Belge Metni
Allah'ın rahmetiyle onlara karşı yumuşak davrandın, yoksa kaba ve katı yürekli olsaydın mutlaka yanından ayrılıp giderlerdi. Bağışla onları, yarlıganmalarını dile onların, iş hususunda danış onlarla. Fakat işe girişmeyi de kurdun mu dayan Allah'a. Şüphe yok ki Allah, dayananları sever.

(Ali İmran 159)

Abdullah-Ahmet Akgün Meali:

(Ey Resulüm; Sen) O vakit, Allah’tan bir rahmet ile onlara yumuşak davrandın, şayet kaba ve katı yürekli olsaydın, hiç şüphesiz etrafından dağılıp giderlerdi. O halde onların kusurlarını affet, bağışlanmaları (ve ıslah olmaları) için dua et. (Topluma ve teşkilata ait) İşlerde onlara danış. (Ama) Artık (kesin) kararını verdiğin zaman da, Allah’a güven (ve işe başla) . Çünkü Allah, tevekkül edip Kendine sığınanları sevmekte (ve desteklemekte) dir.

(Ali İmran 159)

Liste
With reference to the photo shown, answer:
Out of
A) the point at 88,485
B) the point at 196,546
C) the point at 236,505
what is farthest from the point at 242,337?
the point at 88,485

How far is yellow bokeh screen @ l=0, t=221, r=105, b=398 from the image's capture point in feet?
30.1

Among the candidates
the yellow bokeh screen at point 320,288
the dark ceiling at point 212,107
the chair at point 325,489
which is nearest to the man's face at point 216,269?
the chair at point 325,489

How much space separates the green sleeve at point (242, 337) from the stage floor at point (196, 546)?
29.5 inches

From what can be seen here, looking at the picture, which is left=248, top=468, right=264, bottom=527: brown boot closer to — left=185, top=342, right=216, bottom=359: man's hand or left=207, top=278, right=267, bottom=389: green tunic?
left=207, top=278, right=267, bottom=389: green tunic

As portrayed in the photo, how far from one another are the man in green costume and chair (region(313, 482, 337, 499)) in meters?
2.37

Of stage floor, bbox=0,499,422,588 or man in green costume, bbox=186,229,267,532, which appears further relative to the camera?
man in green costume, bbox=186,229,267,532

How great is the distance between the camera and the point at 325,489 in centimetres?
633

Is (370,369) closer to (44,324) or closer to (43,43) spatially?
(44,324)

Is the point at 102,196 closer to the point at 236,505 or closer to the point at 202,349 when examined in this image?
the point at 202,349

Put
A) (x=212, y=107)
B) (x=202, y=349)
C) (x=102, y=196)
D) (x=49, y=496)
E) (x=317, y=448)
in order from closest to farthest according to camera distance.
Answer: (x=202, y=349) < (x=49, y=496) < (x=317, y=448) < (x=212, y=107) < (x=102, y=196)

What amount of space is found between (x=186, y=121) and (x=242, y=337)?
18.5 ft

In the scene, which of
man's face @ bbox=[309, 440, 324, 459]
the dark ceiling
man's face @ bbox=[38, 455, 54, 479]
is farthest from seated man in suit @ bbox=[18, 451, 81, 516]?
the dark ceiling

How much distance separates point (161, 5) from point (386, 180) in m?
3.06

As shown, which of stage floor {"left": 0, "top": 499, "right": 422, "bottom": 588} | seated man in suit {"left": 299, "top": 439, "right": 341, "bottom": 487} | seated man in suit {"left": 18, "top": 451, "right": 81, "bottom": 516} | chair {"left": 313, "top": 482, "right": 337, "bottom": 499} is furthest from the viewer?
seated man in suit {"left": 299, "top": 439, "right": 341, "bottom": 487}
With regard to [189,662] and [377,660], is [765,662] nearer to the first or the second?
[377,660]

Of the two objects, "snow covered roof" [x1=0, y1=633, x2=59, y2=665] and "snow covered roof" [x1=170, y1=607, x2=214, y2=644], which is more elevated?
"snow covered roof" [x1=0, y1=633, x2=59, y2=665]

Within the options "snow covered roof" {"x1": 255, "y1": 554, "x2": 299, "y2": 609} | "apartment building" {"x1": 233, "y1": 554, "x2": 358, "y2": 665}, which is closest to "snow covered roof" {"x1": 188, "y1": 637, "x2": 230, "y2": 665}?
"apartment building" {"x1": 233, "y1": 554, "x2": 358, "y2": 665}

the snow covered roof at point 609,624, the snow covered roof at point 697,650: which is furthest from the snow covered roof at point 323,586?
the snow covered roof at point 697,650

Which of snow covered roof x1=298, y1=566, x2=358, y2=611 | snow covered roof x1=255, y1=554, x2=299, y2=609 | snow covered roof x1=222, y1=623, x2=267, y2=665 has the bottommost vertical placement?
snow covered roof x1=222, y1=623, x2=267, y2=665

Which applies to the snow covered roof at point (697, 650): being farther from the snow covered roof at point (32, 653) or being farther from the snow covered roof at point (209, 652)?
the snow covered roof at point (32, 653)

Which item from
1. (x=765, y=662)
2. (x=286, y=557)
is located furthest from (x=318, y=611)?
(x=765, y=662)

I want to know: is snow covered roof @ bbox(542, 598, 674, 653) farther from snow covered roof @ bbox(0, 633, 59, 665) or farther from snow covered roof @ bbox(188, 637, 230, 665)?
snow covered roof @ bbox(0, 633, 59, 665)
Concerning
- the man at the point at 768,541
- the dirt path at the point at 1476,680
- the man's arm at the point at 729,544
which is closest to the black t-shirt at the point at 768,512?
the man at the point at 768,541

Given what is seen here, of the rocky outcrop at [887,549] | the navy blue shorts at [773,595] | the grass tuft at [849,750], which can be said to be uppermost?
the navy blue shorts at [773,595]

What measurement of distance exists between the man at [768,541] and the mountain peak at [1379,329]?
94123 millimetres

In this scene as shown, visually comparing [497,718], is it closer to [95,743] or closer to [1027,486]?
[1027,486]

Problemler
• A. Ali İmran 159. ayetin iki çevirisini veren metne göre aşağıdaki soruları yanıtlayın.
(i) İlk çeviriye göre kaba ve katı yürekli olunsaydı onlar ne yaparlardı?
(ii) Abdullah-Ahmet Akgün mealine göre kesin karar verildiğinde ne yapılmalıdır?
(iii) Metinde iki çevirinin altında hangi sure adı ve ayet numarası yer alır?
• B. Listede "green" kelimesini içeren satırların hepsini seçip hiçbir değişiklik yapmadan aktarın.

Alıştırma Çözümleri
• A.
(i) Yanından ayrılıp giderlerdi.
(ii) Allah'a güvenilmeli ve işe başlanmalıdır.
(iii) Ali İmran 159.

• B.
How much space separates the green sleeve at point (242, 337) from the stage floor at point (196, 546)?
From what can be seen here, looking at the picture, which is left=248, top=468, right=264, bottom=527: brown boot closer to — left=185, top=342, right=216, bottom=359: man's hand or left=207, top=278, right=267, bottom=389: green tunic?
left=207, top=278, right=267, bottom=389: green tunic
As portrayed in the photo, how far from one another are the man in green costume and chair (region(313, 482, 337, 499)) in meters?
Of stage floor, bbox=0,499,422,588 or man in green costume, bbox=186,229,267,532, which appears further relative to the camera?
man in green costume, bbox=186,229,267,532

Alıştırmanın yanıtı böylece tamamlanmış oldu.